# Am i too soft ?



## saphy75 (Mar 15, 2004)

my husband was going to make a table for ds to play trains on (you know the brio type) as an xmas gift but isn't going to have time so i bid on one on ebay last night and won it for 99p   it does need painting but otherwise looks in good condition and i feel so guilty only giving them 99p and want to offer a little bit more  dh has said no way it's their fault they should of had a reserve or a higher start price if they wanted more for it but i think he's just mean.  I'm not going with him to pick it up as i would feel really embarassed    Do you think i'm being silly and should just be happy i have got a bargain ?

thanks, pam xx


----------



## Nics01 (Feb 13, 2008)

Hi Pam,

Take the bargin and run, I buy loads on e-bay and sometimes bid way too much on an item (panicked by the pressure to win   ) and sometimes you get lucky and bag a bargin thats the name of the game.  Hope your DS loves his gift and stop worrying your DH is right they would have put a higher price on if thats what they expected.  

Nics xx


----------



## fuzzier (Oct 31, 2005)

Be happy you got the bargain hun. 
If they wanted more they should have put a reserve on or at least started the bidding price at the amount they would have liked to have got (i think a reserve has to be £50).
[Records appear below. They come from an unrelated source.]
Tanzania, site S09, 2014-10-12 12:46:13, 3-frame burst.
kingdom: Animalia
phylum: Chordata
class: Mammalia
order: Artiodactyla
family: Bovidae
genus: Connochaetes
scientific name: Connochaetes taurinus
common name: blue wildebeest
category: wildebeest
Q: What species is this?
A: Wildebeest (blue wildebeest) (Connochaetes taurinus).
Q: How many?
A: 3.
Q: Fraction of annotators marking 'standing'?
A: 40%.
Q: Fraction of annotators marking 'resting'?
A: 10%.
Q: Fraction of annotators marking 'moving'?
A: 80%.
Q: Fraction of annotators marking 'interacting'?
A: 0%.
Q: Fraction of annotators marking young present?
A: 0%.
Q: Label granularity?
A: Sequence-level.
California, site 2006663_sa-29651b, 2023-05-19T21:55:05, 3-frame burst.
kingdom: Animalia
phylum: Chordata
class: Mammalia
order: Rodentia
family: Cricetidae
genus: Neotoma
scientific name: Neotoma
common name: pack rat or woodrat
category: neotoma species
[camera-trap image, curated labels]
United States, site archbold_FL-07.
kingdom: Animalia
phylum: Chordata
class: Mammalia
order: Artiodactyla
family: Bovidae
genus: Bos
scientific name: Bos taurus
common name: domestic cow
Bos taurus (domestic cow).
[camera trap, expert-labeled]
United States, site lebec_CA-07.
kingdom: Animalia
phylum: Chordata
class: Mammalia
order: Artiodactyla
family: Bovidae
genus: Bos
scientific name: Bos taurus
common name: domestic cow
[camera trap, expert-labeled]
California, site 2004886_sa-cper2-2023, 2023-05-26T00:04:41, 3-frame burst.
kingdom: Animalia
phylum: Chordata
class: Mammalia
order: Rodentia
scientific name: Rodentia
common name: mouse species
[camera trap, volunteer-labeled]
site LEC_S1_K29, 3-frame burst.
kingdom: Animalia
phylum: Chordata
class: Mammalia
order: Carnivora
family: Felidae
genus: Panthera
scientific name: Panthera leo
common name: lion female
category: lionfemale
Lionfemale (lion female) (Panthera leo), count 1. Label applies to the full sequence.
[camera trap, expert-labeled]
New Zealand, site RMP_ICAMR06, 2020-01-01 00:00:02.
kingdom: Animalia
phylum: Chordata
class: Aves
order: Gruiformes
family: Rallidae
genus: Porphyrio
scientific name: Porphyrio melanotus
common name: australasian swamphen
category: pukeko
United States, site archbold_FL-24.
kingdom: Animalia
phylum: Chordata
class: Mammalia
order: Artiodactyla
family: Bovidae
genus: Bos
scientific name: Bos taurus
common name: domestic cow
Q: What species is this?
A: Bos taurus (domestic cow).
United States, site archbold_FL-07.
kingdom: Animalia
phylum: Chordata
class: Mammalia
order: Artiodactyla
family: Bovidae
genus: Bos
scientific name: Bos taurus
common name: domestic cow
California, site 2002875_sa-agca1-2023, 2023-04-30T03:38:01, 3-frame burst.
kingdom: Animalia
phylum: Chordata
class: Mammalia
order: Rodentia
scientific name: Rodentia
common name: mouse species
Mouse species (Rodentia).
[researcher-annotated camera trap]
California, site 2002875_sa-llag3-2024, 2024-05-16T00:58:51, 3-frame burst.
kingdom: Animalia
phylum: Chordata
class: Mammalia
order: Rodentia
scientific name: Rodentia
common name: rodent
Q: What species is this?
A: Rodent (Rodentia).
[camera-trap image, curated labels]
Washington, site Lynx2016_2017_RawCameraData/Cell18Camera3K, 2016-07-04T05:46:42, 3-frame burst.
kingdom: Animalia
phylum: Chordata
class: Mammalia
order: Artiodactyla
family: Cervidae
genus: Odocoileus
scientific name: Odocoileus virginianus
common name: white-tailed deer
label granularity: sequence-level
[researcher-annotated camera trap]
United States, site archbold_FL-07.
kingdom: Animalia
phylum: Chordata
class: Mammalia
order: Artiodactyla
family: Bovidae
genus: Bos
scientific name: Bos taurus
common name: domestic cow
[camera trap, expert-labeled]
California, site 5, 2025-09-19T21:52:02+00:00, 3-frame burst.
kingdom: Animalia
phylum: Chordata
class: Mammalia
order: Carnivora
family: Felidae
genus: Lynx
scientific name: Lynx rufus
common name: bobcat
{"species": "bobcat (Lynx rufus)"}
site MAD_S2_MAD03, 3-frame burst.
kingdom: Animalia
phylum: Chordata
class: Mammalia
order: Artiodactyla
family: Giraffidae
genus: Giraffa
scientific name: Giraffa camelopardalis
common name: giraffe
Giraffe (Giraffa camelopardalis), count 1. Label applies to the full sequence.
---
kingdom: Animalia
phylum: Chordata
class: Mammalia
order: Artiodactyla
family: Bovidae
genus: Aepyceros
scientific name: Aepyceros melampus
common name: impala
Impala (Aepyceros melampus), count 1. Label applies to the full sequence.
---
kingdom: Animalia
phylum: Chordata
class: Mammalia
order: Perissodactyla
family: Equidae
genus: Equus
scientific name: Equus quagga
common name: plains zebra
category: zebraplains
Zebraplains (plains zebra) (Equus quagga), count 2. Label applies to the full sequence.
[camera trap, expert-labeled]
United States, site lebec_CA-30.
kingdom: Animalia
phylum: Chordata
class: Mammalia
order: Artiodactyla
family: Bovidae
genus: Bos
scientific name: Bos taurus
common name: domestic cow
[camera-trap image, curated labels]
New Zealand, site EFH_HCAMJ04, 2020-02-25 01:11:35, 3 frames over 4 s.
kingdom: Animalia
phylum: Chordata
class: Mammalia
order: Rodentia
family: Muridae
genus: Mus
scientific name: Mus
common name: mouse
Its a risk you take when having no reserve and starting at a low price. Lots of people start listing at a low price to save on fees and thats the risk they take, so you have nothing whatsoever to feel guilty about, in fact well done you for getting such a bargain. 
I put loads of D's things on ebay one day when it was free to list if it was starting at less than a pound and ended up wishing i'd paid to list cos i didn't make anything like i was hoping to make back.
Kay


----------



## Catb33 (Aug 1, 2006)

Take the bargain and run. They may just be really grateful to get rid of it. As the others say, they could have started the auction at a higher price but they didn't and it's their loss.


----------



## wouldloveababycat (Mar 21, 2004)

Def take the bargain and run hun.. it is swings and roundabouts on e-bay I have recently sold lots of my clothes that were too big .. some went for loads and others 99p that were brand new ..its the risk you take and at the end of the day its 99p more than they would have had taking it to the tip ! 

Enjoy it 

Cat x


----------



## pobby (Jun 2, 2005)

why don't you give them a pound coin and tell them to keep the change?!!  
pobby x


----------



## saphy75 (Mar 15, 2004)

Thanks guys, i feel a little less guilty now. my dh picked up the table last night and it needs painting but otherwise it's in excellent condition so i really did get a bargain 

pam xx


----------



## wouldloveababycat (Mar 21, 2004)

OOOh we LOVE a bargain


----------



## fuzzier (Oct 31, 2005)

glad you got your bargain hun. I bought some Bob the builder wellies on ebay and thought i had got a bargain until they arrived, they were dirty, smelly and even had dog pooh on the sole.


----------



## wouldloveababycat (Mar 21, 2004)

Ewwww why would anyone sell them in that state ..hope you gave them negative feedback   I bet they weren't advertised as Bob the Builder boots with added poo


----------



## Caz (Jul 21, 2002)

wouldloveababycat said:


> I bet they weren't advertised as Bob the Builder boots with added poo




Sorry, that just tickeled me.

Pam if it makes you feel better I'd have been the same as you but, a bargain is a bargain so well done you!

C~x


----------



## fuzzier (Oct 31, 2005)

No they most certainly weren't advertised as having dog pooh included.
When contacted the seller said they weren't in that condition when she packaged them up....................... yeah right, so along with all the old dirt and smelly inners some dog pooh manged to find it's way into a sealed package and attach itself to the soles before drying out. Too right i left neg feedback and Ebay then contacted me offering to help sort it out. 
My advice is never buy from a seller who doesn't have a picture of the item they are selling.

Kay


----------



## Suzie (Jan 22, 2004)

sorry it probably wasn't funny for you but it made me 

I think thats good advice , I never buy from someone who has no photos 

x


----------



## saphy75 (Mar 15, 2004)

eeeewwwwww gross, dog poo wellies who would sell something like that ? actually have you seen some of the things they sell on ebay?  and people actually bid on them  the seller probably could of got more for them if she had described them accurately   

pam xx


----------



## wouldloveababycat (Mar 21, 2004)

Did e-bay offer to come and clean them for you and deodorise them


----------